Layo Paskin and Tomer Amedi give their take on modern Israeli cuisine in The Palomar Cookbook.
One of the first desserts I ever made for my family was malabi. This is a rose-scented milk pudding that you will find in every little kiosk or restaurant you pass as you wander the streets of Old Jaffa. It’s presented very simply, usually in a plastic container with some desiccated coconut, chopped pistachios and raspberry syrup on top. But don’t let the modest exterior fool you—it’s one of my most treasured, favorite sweet dishes.
For the restaurant, I wanted to create a modern interpretation of the classic malabi, so every element has received an upgrade. You can either go for the smarter restaurant-style version and serve it in individual ramekins with all the fancy toppings, or do it the family way—one big bowl, a spoon each and everyone digs in. In either case, you can revert to the traditional simple toppings. My heart belongs to both.
- To make the malabi, set aside ½ cup of the milk. Pour the rest into a heavy-bottomed saucepan with the cream and sugar, and simmer, stirring gently, until the sugar has dissolved. Add the cornstarch to the milk you have set aside along with the rose water, and stir until thoroughly blended and there are no lumps of cornstarch left — the best tool to use here is your fingers, as it’s the only way to ensure that the malabi has a smooth texture. When the creamy milk boils, give the cornstarch one final stir before adding it to the saucepan of creamy milk. Simmer over a low heat until the mixture begins to thicken, stirring constantly to make sure there are no lumps — this should take no longer than 2 minutes.
- Once thickened, pour the mixture either into 4 individual ramekins, or a large bowl if you’re going family style. Cover with plastic wrap and leave to cool to room temperature, then chill in the fridge for a couple of hours. The malabi can be kept in the fridge for up to 3 days. Now make the toppings.
- To make the raspberry coulis, stir the raspberries and sugar together in a bain-marie — a heatproof bowl or pan set over a pan of barely simmering water — and cook until soft. This can also be done in a microwave-proof bowl in the microwave on a low heat, but make sure you cover the bowl with plastic wrap so that you don’t have a raspberry explosion in your microwave.
- Pass through a fine sieve or, if you prefer it chunkier, you can leave it as is. The coulis will keep in an airtight container in the fridge for up to 5 days.
- To make the pistachio brittle, preheat your oven to 350°F. Spread the pistachios out on a baking sheet and toast in the oven for 7 minutes.

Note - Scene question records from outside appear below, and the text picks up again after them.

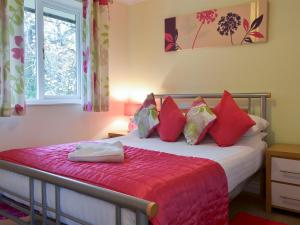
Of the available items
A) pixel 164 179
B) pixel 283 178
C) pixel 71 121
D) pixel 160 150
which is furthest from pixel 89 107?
pixel 283 178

- To make the caramel for the pistachio brittle, heat a heavy-bottomed nonstick pan over a low heat and add the sugar in one even layer. The most important thing here is not to stir — if you’re worried about burning, add a couple of drops of water, but otherwise let it be. Once all the sugar has melted and you have a golden caramel, take the pan off the heat, stir in the toasted pistachios and then transfer to a tray lined with parchment paper. Leave to cool completely, then chop finely. This makes an amazing ice cream topping, too. The pistachio brittle can be kept in an airtight container for up to 2 weeks.
- To make the coconut meringue, preheat your oven to 275°F and line a baking sheet with parchment paper. Place the egg whites in the bowl of an electric mixer fitted with a whisk attachment and beat to soft peaks.
- Put 2 tablespoons water and the sugar in a saucepan and heat until you have a syrup that reaches 250°F in temperature, then pour into the egg whites in a slow, steady stream while beating on a high speed. Once combined, spoon the mixture into a piping bag fitted with a ½-inch plain piping nozzle.
- Scatter the desiccated coconut in an even layer on a tray. Now pipe ½-inch spheres of the meringue mixture on to the tray, then roll the balls to coat them in the lovely coconut shards. Transfer the coconut balls to the lined baking sheet and bake for 1½ hours until nice and dry (every oven is different from one another, so you may need another 30 minutes, but just make sure the meringues are completely dry). You’ll have rather more meringues than you need here, but whisking a smaller quantity of egg whites is tricky, and besides, you’re going to be nibbling them anyway — or you can use them as a fairly unbeatable ice cream topping. The meringues will keep in an airtight container for up to 2 weeks.
- To make the crispy kataifi, preheat your oven to 400°F. Using your fingers, crumble the kataifi into a mixing bowl, add the confectioners’ sugar and mix to coat well. Pour in the melted butter and rose water and mix again.
- Spread the mixture on to a baking sheet and bake for 12–15 minutes until it’s turned a lovely golden color and is nice and crispy. The nibbling risk factor is high with this, too, so I’d recommend you make in double or triple quantities.
- To assemble the dish, grab your malabi from the fridge, pour over some of the raspberry coulis, scatter your toppings at whim, top with the extra raspberries and enjoy the explosion of flavors and textures.